10/11/2013: Mugshot Mess Provides A Reminder: You Don’t Want “Search Neutrality”, Disruptive Competition Project
I wrote a response to a couple of thought-provoking pieces: David Segal’s long NYT feature about sites that make it easy to browse mugshots of arrested suspects and also charge to have mugshots removed, then Mathew Ingram’s GigaOM post worrying about how quickly Google and payment processors moved to cut off mugshots sites after they started getting press queries about them.
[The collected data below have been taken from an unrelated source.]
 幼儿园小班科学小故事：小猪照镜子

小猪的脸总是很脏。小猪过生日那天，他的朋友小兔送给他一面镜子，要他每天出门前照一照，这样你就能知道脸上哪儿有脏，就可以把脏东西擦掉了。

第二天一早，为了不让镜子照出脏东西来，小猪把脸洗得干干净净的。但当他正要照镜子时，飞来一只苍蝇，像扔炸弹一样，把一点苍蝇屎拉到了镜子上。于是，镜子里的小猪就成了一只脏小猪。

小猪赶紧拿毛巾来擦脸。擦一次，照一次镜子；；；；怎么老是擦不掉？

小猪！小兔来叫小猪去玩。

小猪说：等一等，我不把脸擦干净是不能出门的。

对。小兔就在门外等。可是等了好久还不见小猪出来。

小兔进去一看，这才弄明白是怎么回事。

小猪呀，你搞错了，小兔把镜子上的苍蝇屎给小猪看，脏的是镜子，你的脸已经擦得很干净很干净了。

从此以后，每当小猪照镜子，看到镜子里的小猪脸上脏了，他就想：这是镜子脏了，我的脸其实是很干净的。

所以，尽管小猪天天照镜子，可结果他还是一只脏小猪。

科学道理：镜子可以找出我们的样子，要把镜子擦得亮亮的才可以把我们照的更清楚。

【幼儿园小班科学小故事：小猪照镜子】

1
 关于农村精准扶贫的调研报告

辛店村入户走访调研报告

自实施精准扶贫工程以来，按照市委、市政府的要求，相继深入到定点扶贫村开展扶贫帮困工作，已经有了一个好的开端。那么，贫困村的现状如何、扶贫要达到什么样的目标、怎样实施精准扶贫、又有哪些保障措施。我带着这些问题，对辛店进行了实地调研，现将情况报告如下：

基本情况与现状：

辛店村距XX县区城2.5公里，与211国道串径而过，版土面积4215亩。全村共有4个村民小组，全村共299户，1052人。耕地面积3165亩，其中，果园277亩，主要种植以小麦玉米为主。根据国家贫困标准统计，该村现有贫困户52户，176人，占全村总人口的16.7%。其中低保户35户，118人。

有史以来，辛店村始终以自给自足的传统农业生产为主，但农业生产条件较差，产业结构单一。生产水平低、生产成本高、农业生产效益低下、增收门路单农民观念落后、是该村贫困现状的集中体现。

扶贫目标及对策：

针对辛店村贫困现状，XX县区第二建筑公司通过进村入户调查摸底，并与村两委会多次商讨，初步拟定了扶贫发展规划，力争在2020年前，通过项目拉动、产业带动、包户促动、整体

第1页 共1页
10/12/2013: T-Mobile to eliminate international data fees, WTOP
T-Mobile announced that it would give its users free 2G data service overseas, and WTOP’s Kristi King sought out my input. My voice sounds sharper than usual not because I was in studio, but because I recorded my end of the conversation with a desktop microphone and then e-mailed the MP3 to King.
10/13/2013: Are any e-mail sites ad-free?, USA Today
A reader asked a question I’d answered last May, but enough things have changed in the Web-mail market for me to revisit the question. And this time around, Outlook.com’s $19.95 ad-free option looks a lot more attractive now that Microsoft’s service supports standard IMAP synchronization. The column also includes a brief explanation of Google’s new “Shared Endorsement” ads and a comparison of them with Facebook’s “Sponsored Stories.”
On Sulia, I posted a couple of reports from an Intuit press event and reception in D.C. (one on how it “ended up distracting the Mint team for the greater good of the company,” another on how its SnapTax app unintentionally makes a case for the direct e-filing that Intuit has lobbied long and hard against), scolded Facebook for taking away the option to hide your name from its search, reported some startups’ testimony about patent trolling, and noted how the advertised prices for CenturyLink’s new gigabit fiber service in Las Vegas understate what you might pay.